Showing posts with label kelsey stark. Show all posts
Showing posts with label kelsey stark. Show all posts

Friday, March 18, 2011

Minus One For Clapping

Like many longish-timers in New York animation, I have an on/off relationship to ASIFA. 

Over the past two weeks they've been screening entries for their upcoming awards show.  It's always a mixed bag, there's not much anyone can do about the quality of entries.  Except, of course, to enter films of decidedly high (or low) quality to tip the balance.

The Independent shorts are typically the highlight.  For whatever reason, this year they were the weakest program.

My favorite from that evening was Morgan Miller's Vacuum Attraction.


It's kind of crude and more than a little lewd, but the characters are well defined and the creative vision is precise.

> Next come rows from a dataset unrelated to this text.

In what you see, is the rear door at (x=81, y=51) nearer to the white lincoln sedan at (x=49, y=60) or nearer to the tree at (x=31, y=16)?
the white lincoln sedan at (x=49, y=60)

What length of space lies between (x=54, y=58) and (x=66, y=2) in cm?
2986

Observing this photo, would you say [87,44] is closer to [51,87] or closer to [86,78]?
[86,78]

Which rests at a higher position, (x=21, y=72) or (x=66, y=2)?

Two things that attract me to ASIFA are its history and its and outreach.  The student films can be exciting and innovative.  Young artists provide fresh blood for untalented creative vampires like me.

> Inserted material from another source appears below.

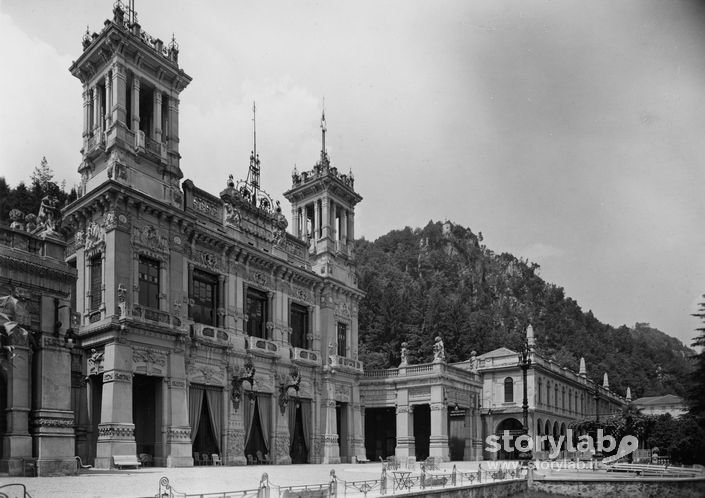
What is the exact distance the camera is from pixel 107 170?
95.8ft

I missed a small chunk of the student films.  I see Kelsey Stark's film was in the first few (I've seen it a few times, and it would probably rank in the top of all films shown).

Two other standouts were Jacob Kafka's Giraffe-stronaut



And an unexpectedly great, somewhat unfinished film by Kevin Dossantos titled My 1st Invention. It matches up with Morgan Miller's in some ways, but it's much cuter. No sign of it online.

The history of ASIFA has some meaning and these screenings are reminders. I'm reminded of George Griffin saying how your job in the audience is to program a festival. A festival that is emblematic of New York's relationship to animation.

As fun as it may be to moan and cluck from the auditorium, it's a serious task if one takes animation seriously.

That's why I find the clapping and hooting for personal favorites obnoxious. A member has a vote, yes. That vote has meaning, but screenings aren't about you, hooting voter. They're not even about the films, per se, or the film makers. The ASIFA show, the awards, represent Animation. It represents New York, community, for better or worse, and the continuum of an art form from Stars & Stripes Prods. Forever, Inc. "Sparklettes: Desert" (the first best in show) and the great Sesame Street films of the 70s (Jerry Lieberman's Parrot capturing 1972 title) and Suzan Pitt's Asparagus and Michael Sporn's Marzipan Pig and John Schnall's Grim to the groundbreaking, individual artists of the future.